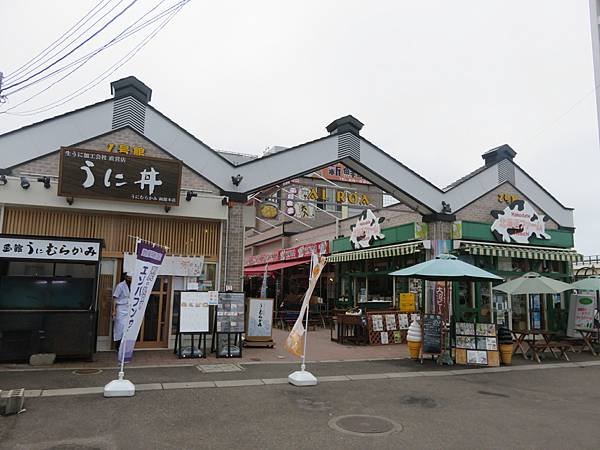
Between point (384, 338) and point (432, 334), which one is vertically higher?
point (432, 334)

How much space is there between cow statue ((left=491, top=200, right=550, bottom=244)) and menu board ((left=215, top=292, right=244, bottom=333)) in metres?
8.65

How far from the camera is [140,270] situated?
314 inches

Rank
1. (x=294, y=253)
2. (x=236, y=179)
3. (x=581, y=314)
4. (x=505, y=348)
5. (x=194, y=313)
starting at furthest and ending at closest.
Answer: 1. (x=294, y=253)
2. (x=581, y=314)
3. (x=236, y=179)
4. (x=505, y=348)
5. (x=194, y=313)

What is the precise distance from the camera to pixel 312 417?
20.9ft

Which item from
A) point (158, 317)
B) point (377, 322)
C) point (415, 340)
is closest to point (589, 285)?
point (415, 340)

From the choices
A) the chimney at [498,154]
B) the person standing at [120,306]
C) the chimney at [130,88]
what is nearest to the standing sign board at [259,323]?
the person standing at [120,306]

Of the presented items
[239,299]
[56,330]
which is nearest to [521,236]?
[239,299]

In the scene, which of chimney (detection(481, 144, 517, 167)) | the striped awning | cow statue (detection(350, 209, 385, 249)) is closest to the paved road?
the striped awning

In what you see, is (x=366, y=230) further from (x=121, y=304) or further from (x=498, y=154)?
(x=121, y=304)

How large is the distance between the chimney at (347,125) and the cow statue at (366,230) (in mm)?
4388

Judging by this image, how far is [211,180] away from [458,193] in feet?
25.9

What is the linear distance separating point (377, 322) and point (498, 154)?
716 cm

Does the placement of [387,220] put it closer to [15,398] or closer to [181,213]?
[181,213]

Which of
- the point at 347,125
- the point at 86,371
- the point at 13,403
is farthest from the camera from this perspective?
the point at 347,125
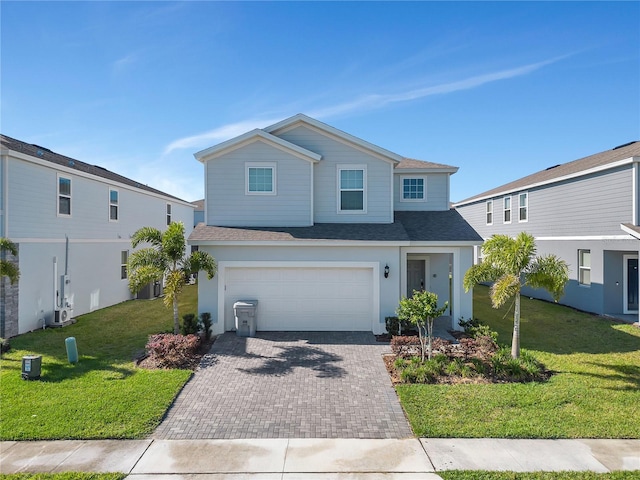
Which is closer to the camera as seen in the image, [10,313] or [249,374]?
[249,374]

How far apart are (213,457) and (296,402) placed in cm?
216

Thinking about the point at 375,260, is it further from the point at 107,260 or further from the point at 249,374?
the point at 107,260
--*--
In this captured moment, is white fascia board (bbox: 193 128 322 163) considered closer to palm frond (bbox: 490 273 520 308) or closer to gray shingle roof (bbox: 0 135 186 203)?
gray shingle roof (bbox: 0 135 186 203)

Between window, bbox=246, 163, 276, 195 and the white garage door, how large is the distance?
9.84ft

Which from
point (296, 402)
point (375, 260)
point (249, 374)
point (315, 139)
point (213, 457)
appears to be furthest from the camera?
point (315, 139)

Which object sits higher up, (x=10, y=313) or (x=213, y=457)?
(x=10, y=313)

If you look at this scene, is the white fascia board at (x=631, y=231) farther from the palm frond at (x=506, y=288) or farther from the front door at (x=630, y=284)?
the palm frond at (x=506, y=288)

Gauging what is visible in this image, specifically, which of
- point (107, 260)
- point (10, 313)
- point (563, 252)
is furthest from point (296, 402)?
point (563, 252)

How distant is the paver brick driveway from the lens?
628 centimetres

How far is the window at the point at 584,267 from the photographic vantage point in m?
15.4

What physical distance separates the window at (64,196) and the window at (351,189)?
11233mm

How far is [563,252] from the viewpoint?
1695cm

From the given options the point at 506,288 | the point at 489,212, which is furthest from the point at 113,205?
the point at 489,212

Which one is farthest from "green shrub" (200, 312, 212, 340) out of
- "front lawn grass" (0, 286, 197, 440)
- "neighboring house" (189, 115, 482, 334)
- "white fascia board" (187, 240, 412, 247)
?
--*--
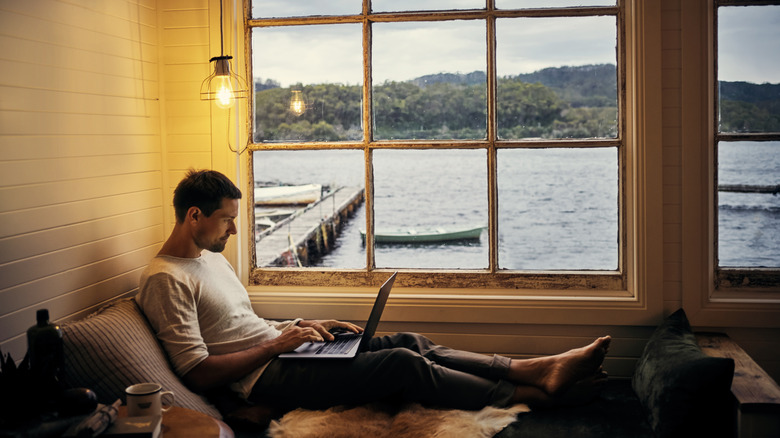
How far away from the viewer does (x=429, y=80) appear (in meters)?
--*--
**SHORT TASK**
Rescale the listing between the lines holding "Gauging what is" and "628 centimetres", inclusive. Reproduce every line, requests included, and multiply each number in the answers (point coordinates and distances) by 1.95, rounding to whole numbers with halves going up.

**SOLUTION**
Gauging what is visible in this image, specifically, which of
- point (107, 260)
- point (10, 313)
- point (563, 252)
is furthest from point (296, 402)?
point (1098, 491)

How distant is the paver brick driveway from the lens?
1225 centimetres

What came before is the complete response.